>> START SUPPLIED RECORDS

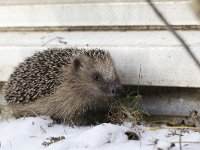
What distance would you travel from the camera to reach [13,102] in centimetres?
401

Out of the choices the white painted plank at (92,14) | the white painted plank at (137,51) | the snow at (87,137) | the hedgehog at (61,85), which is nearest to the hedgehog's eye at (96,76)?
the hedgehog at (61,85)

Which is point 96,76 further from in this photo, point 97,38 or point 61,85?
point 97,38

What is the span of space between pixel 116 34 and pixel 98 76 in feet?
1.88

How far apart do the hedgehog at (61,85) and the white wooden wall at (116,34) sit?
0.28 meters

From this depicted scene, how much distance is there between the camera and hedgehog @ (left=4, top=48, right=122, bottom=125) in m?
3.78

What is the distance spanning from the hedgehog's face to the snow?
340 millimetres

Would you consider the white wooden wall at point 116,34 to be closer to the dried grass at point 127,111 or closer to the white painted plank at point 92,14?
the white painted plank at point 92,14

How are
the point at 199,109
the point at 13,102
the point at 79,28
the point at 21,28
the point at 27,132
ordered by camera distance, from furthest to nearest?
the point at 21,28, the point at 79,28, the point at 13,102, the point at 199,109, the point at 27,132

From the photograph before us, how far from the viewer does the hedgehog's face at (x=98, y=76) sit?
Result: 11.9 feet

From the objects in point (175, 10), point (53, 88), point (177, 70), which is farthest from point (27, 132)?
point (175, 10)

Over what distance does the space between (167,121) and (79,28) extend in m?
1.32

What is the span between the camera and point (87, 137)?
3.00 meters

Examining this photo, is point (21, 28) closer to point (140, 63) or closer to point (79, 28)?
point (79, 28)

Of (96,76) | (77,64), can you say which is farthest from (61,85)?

>> END SUPPLIED RECORDS

- DIRECTIONS FOR THIS TASK: All lines from the one containing "Out of the choices" through the final line of the listing above are to be reproduced exactly; include both and add nothing.

- SOLUTION TO THIS PROBLEM:
Out of the choices the white painted plank at (92,14) | the white painted plank at (137,51) | the snow at (87,137) | the hedgehog at (61,85), which is nearest to the hedgehog's eye at (96,76)?
the hedgehog at (61,85)

Which is point 96,76 further from in this photo, point 97,38 or point 61,85?
point 97,38

What is the span of space between pixel 116 34 and pixel 98 76 in feet?
1.88

How far apart do the hedgehog at (61,85) and the white wooden wall at (116,34) sit?
0.28 meters

From this depicted scene, how much distance is there between the camera and hedgehog @ (left=4, top=48, right=122, bottom=125) in m?
3.78

What is the distance spanning from the hedgehog's face to the snow?
340 millimetres

Would you consider the white wooden wall at point 116,34 to be closer to the dried grass at point 127,111 or closer to the white painted plank at point 92,14?
the white painted plank at point 92,14

How are
the point at 199,109
the point at 13,102
the point at 79,28
the point at 21,28
the point at 27,132
ordered by camera distance, from furthest to nearest?
the point at 21,28, the point at 79,28, the point at 13,102, the point at 199,109, the point at 27,132

From the photograph before us, how far from the viewer does the hedgehog's face at (x=98, y=76) sit?
Result: 11.9 feet

From the objects in point (175, 10), point (53, 88), point (177, 70), which is farthest from point (27, 132)?
point (175, 10)

Over what distance does the space between (167,121) and (79,28) extend in m?
1.32

What is the span between the camera and point (87, 137)?
3.00 meters

Examining this photo, is point (21, 28) closer to point (140, 63) or closer to point (79, 28)?
point (79, 28)

Of (96,76) | (77,64), can you say which is farthest from (61,85)?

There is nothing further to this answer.